Conselho Administrativo de Defesa Econômica emitiu parecer favorável ao negócio

Após quase um ano de rigorosa instrução os membros do Tribunal Administrativo do CADE, sob a relatoria do Conselheiro Paulo Burnier, aprovaram no Brasil a aquisição da Monsanto pela Bayer. O anúncio foi feito durante a plenária do conselho nesta tarde, em Brasília, e foi aprovado pelos integrantes do conselho.

“Receber a aprovação do CADE para a aquisição da Monsanto é uma notícia excelente”, diz Liam Condon, membro do Board da Bayer AG e Presidente Mundial da divisão Crop Science. “O Brasil é um dos mais importantes mercados agrícolas do mundo. A decisão de hoje vai ajudar os produtores brasileiros a terem acesso a mais inovação e a mais opções em um mercado altamente competitivo”.

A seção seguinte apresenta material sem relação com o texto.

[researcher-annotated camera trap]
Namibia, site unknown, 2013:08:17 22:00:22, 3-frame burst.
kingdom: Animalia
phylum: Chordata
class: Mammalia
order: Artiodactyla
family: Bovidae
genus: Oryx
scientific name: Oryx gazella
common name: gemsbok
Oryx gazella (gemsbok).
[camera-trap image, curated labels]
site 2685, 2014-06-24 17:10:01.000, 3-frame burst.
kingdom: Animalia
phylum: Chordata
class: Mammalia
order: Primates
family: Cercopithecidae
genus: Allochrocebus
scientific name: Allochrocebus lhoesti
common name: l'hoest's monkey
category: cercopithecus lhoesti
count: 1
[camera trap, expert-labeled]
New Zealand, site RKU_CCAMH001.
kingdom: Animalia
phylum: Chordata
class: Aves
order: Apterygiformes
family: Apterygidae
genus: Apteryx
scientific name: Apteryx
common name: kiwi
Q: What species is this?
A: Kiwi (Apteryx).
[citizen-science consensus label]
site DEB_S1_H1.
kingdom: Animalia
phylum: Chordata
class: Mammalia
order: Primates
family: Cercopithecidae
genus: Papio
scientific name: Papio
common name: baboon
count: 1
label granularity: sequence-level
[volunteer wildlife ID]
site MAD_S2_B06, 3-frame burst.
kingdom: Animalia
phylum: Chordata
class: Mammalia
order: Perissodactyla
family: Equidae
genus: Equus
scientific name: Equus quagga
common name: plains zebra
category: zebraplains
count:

Os remédios acordados com o CADE são estruturais e comportamentais. No que se refere aos remédios estruturais, todos eles foram regulados no acordo anunciado com a BASF no dia 13 de outubro de 2017, no qual a Bayer vendeu parte dos negócios da Crop Science.

Já em relação aos remédios comportamentais, houve o compromisso de manutenção da política de licenciamento amplo de traits a terceiros, de licenciamento de herbicidas não-seletivos em situações específicas conforme acordado com o CADE, transparência nas políticas comerciais de distribuição junto ao órgão, além de se comprometer a não impor exclusividade na distribuição e nem a imposição de venda casada de produtos.

“O Brasil é um país com significante relevância estratégica para a Bayer, por isso essa aprovação é um marco importante no processo para completar a transação. Estamos muito felizes que conseguimos endereçar as preocupações do CADE”, destaca Theo van der Loo, presidente do grupo Bayer no Brasil.

Desde o início, Bayer e Monsanto têm cooperado ativamente com o CADE e outros órgãos regulatórios para permitir uma compreensão precisa da transação, suas razões econômicas, sinergias e relevância mercadológica. A Bayer continua a cooperar ativamente com os órgãos regulatórios dos países onde a transação está em processo de aprovação.